Greg Wada said his father remained active in retirement, enjoyed gardening and was still driving his car right up until the pandemic, after which his health began to gradually decline.
“He was very independent,” he said. “He did everything on his own, never took handouts and was always helping everyone else. He put himself through college after having kids and took care of my mom her whole life.”

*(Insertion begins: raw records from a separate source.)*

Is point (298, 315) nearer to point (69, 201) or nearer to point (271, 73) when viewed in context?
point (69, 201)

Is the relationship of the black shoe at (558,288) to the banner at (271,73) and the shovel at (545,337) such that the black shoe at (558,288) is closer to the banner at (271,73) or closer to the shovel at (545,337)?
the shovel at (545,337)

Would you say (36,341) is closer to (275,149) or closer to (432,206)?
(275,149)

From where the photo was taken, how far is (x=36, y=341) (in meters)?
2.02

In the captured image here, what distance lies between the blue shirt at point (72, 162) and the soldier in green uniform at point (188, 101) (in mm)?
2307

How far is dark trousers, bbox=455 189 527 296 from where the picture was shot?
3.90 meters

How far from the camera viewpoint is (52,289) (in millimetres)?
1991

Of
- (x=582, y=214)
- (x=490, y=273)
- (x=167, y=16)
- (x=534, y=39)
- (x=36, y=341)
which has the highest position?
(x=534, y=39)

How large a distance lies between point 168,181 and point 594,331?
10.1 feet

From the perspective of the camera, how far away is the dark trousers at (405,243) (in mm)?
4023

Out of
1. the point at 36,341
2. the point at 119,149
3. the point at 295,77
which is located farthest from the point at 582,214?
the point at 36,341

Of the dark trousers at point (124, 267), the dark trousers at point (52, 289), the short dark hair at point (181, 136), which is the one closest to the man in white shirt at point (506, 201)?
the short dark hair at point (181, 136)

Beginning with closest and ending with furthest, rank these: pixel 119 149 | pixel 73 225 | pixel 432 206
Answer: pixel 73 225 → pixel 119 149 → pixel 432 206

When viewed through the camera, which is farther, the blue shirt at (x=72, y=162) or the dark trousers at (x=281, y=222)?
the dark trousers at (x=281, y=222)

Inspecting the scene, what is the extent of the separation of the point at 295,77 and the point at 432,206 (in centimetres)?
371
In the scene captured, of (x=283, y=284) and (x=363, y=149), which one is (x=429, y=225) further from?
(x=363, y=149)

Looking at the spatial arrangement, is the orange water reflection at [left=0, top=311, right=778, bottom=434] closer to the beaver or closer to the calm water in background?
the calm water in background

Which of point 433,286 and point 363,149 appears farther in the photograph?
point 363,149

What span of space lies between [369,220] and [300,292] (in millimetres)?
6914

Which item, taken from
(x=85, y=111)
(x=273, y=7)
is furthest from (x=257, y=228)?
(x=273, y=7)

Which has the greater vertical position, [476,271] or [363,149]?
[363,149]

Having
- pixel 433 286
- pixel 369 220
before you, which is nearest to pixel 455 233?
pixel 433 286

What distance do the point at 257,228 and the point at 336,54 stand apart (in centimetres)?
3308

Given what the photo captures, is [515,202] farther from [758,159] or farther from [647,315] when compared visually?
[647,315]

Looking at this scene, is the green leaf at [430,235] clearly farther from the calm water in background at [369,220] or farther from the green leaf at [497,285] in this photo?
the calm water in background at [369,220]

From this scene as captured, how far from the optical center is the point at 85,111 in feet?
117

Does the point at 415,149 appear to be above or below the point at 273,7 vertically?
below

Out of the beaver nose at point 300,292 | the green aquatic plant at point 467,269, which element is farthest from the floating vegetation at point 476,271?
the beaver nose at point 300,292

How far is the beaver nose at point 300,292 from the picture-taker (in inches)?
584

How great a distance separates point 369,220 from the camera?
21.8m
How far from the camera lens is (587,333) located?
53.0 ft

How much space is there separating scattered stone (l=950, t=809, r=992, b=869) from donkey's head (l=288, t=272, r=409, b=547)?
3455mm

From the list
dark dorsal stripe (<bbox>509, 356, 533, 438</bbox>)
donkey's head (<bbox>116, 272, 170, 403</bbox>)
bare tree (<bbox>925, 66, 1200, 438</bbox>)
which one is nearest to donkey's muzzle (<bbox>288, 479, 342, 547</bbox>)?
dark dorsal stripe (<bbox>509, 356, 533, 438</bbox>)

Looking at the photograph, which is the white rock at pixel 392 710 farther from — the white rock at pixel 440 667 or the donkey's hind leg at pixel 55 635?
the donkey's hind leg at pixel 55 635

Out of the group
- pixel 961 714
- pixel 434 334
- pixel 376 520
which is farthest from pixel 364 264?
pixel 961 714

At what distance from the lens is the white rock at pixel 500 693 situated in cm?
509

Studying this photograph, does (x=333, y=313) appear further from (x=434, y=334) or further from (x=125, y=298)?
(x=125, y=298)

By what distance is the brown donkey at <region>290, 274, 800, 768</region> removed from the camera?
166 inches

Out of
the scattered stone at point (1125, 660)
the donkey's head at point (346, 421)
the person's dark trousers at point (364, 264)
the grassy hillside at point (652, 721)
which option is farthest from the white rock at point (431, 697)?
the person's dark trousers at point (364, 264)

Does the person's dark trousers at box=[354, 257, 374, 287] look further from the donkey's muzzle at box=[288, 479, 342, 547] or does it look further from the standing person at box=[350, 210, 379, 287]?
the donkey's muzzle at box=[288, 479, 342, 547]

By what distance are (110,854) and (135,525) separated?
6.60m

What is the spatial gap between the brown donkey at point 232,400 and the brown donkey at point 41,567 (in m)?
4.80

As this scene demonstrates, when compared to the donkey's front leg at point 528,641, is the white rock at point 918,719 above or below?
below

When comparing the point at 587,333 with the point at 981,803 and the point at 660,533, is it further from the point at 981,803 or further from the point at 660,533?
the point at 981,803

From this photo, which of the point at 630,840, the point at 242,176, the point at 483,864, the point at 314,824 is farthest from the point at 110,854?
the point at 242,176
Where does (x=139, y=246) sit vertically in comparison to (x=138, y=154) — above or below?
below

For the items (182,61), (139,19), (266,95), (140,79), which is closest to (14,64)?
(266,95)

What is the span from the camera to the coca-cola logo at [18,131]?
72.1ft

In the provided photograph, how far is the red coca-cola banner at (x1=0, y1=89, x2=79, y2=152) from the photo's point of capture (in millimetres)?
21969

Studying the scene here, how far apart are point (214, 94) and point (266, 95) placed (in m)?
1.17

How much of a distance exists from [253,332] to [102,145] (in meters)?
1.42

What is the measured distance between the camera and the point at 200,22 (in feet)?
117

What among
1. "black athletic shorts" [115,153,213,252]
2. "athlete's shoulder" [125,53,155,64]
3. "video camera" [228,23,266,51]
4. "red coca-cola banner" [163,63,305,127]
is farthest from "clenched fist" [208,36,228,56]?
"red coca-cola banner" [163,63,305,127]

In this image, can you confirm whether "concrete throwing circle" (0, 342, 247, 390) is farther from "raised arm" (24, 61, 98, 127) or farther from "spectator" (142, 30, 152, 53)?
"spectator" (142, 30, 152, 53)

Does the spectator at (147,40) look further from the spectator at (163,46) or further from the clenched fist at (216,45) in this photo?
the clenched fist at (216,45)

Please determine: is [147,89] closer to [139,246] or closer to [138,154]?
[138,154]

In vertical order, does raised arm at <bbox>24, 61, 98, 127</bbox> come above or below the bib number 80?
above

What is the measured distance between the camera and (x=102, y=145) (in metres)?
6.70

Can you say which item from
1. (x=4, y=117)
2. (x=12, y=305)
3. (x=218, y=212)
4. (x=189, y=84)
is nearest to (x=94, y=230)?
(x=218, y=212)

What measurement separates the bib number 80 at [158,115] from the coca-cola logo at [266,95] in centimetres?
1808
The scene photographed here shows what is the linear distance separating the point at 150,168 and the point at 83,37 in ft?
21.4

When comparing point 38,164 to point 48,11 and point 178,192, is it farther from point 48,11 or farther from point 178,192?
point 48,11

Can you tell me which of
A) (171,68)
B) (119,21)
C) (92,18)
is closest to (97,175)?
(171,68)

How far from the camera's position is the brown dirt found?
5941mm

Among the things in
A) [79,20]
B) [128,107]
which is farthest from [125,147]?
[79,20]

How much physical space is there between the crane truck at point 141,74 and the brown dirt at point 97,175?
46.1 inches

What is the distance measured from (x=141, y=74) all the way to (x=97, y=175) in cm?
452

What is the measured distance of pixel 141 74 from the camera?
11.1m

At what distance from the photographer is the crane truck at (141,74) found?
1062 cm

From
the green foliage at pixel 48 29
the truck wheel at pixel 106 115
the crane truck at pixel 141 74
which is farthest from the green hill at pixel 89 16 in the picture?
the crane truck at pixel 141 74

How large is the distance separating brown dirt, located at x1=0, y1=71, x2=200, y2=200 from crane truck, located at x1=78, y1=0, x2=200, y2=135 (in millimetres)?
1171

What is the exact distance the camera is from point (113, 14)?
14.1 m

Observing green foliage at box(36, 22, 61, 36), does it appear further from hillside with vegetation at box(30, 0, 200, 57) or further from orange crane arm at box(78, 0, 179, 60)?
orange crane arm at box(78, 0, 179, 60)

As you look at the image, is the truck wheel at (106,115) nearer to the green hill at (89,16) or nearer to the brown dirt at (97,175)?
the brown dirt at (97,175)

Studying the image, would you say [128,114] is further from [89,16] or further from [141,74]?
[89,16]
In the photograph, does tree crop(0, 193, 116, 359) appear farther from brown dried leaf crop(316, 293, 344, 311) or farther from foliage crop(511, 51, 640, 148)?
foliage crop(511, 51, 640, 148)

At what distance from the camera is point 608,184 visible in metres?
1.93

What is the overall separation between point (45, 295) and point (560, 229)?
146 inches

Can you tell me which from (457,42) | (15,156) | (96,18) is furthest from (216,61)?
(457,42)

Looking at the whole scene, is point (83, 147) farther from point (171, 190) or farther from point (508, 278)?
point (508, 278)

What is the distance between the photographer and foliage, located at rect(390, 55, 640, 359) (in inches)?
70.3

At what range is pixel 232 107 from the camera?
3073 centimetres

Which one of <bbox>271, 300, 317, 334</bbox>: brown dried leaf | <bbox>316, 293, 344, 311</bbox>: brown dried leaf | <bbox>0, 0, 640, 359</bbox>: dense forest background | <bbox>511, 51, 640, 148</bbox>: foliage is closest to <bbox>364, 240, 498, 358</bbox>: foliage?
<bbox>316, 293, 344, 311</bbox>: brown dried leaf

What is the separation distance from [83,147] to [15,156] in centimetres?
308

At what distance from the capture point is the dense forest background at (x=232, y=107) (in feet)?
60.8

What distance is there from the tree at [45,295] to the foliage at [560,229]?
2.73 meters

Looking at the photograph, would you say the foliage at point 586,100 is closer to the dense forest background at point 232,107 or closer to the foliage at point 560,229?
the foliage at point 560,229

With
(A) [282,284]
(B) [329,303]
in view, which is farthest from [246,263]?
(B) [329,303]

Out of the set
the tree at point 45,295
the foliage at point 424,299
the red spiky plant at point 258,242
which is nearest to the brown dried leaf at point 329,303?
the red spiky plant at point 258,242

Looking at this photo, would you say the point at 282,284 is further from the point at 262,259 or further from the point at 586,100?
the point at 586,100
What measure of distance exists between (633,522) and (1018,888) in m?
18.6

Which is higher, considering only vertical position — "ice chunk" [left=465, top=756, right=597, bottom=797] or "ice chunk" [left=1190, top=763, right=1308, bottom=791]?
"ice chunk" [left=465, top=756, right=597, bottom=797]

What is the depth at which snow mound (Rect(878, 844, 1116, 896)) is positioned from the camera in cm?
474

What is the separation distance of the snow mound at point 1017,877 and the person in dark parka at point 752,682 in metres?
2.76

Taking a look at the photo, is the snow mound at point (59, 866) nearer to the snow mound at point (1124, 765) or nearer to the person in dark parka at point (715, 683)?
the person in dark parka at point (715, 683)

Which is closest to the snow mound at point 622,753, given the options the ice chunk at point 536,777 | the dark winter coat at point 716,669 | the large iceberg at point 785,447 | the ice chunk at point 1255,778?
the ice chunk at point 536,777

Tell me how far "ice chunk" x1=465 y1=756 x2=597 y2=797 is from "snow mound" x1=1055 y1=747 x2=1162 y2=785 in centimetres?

In 2018, Wada posed for a portrait in his uniform for Los Angeles photographer Shane Sato, who has published two volumes of picture books of Nisei veterans titled “The Go for Broke Spirit: Portraits of Courage.” Sato, whose uncles served in the 100th battalion, said he created the books because not enough Americans knew this chapter of history.
“I got involved with his project because I felt it needed to be done,” said Sato, who described Wada as very kind and humble. “One of the reasons many Japanese Americans do not even know their own history is the Nisei never shared their stories. I believe all of these men wanted to share these stories with the public, but being Japanese they did not know how or felt it was wrong to talk about themselves.”
Wada is survived by his daughters, Dorothy Saito and Janet Kobayashi, and his son, Greg, brothers Henry and Robert, nine grandchildren and 10 great-grandchildren.